Brief 1:
Answer these questions using the article on business interruption insurance claims:
(a) Which group leads the insurance industry's lobbyists?
(b) How many fitness clubs does the International Health, Racquet & Sportsclub Association represent?
(c) To about how many gym-goers did Atlantic Coast Athletic Clubs close its facilities?
Brief 2: Write the next few paragraphs of the article on business interruption insurance claims, picking up after its final sentence.

Document section:
::::
Huge Battle Over Business Interruption Insurance Claims

Discussion in 'Wall St. News' started by bone, Apr 23, 2020.

  1. bone

    bone

    Washington Post, April 22

    Hard-hit restaurants, gyms and other businesses are battling insurers over the coronavirus, sparking a new Washington lobbying war

    Hundreds of billions of dollars are at stake, and some groups have asked Trump to intervene.

    A multibillion-dollar standoff between the nation’s leading insurers and the restaurants, hotels, gyms and theaters that purchase their policies has spilled into some of the most powerful corridors of Washington, as both sides clash over who should foot the sky-high costs of the coronavirus outbreak.

    The battle hinges on whether insurance providers should have to pay claims to companies that have shuttered unexpectedly as a result of the deadly pandemic. The dispute has attracted the attention of President Trump, triggered lawsuits in courtrooms nationwide and touched off a massive lobbying blitz on Capitol Hill, where some insurers say the federal government instead should be the one providing financial help to those that need it most.

    The industry’s powerful lobbyists, led by the American Property Casualty Insurance Association (APCIA), say “business interruption” policies never were intended to cover contagions. Even if they had been, the estimated claims just from small businesses during the coronavirus pandemic could total more than $430 billion a month, threatening to create a “solvency event” for the industry, said David A. Sampson, the group’s chief executive.

    But business executives who have paid their premiums for years say they have been misled — and now face dire financial straits without the aid they believe they were promised. Some have sought federal aid in response: Prominent restaurateurs including Wolfgang Puck, for example, have raised the issue directly with Trump in recent days. The problem has taken on even greater urgency because of growing confusion about who qualifies for federal coronavirus aid, given changing government guidelines — and fast-dwindling funds.

    Even some of the more obscure Washington political players have bulked up for a fight: The International Health, Racquet &
    Sportsclub Association, which represents 40,000 fitness clubs nationwide, said it took the rare step this month of hiring a slew of new lobbyists, including two new firms, partly to nudge Congress to provide help on the insurance issue.

    “They’re setting themselves up to not pay it,” said Greg Wells, the chief executive of Atlantic Coast Athletic Clubs and one of the group’s members. The fitness chain closed its facilities to about 70,000 gym-goers in early March. Wells soon after filed a claim with his insurer, only to receive a notice that pandemic-related interruptions won’t be covered.

    “That’s what you have this type of insurance for,” he said. “If your business gets shut down, you can continue to employ people.”
::::
Collected material:
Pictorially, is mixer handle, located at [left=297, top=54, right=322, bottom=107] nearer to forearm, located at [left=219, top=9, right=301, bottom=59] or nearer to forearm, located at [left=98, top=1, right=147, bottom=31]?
::::
Result 1:
(a) The American Property Casualty Insurance Association (APCIA)
(b) 40,000
(c) About 70,000

Result 2:
    Typically, business interruption insuranceplans are supposed to protect companies from major financial losses if they are forced to close or suspend their operations. The insurance can help smaller employers that are damaged and disrupted because of a local disaster, including a fire that causes direct physical losses.

    Yet major insurers began to rethink their policies about two decades ago, facing the threat of another public health crisis: the SARS outbreak that emerged in 2002. Spooked by the prospect that they might have to pay out incalculable sums in the event of a massively fatal contagion, some insurance providers inserted exclusions in their commercial contracts, prohibiting businesses from filing claims for disruptions caused by viruses or bacteria.

    Nearly 20 years later, industry executives flatly say that business interruption insurance does not cover claims related to the still-unfolding covid-19 crisis. The exclusions have come as a shock to the scores of companies whose claims have been denied in recent weeks. Some employers and their lawyers contend that their policies never excluded outbreaks outright — yet they’ve been denied much-needed payments anyway.

    Last month, the National Association of Insurance Commissioners appeared to take the side of industry. “Business interruption policies were generally not designed or priced to provide coverage against communicable diseases, such as COVID-19 and therefore include exclusions for that risk,” they said in a statement.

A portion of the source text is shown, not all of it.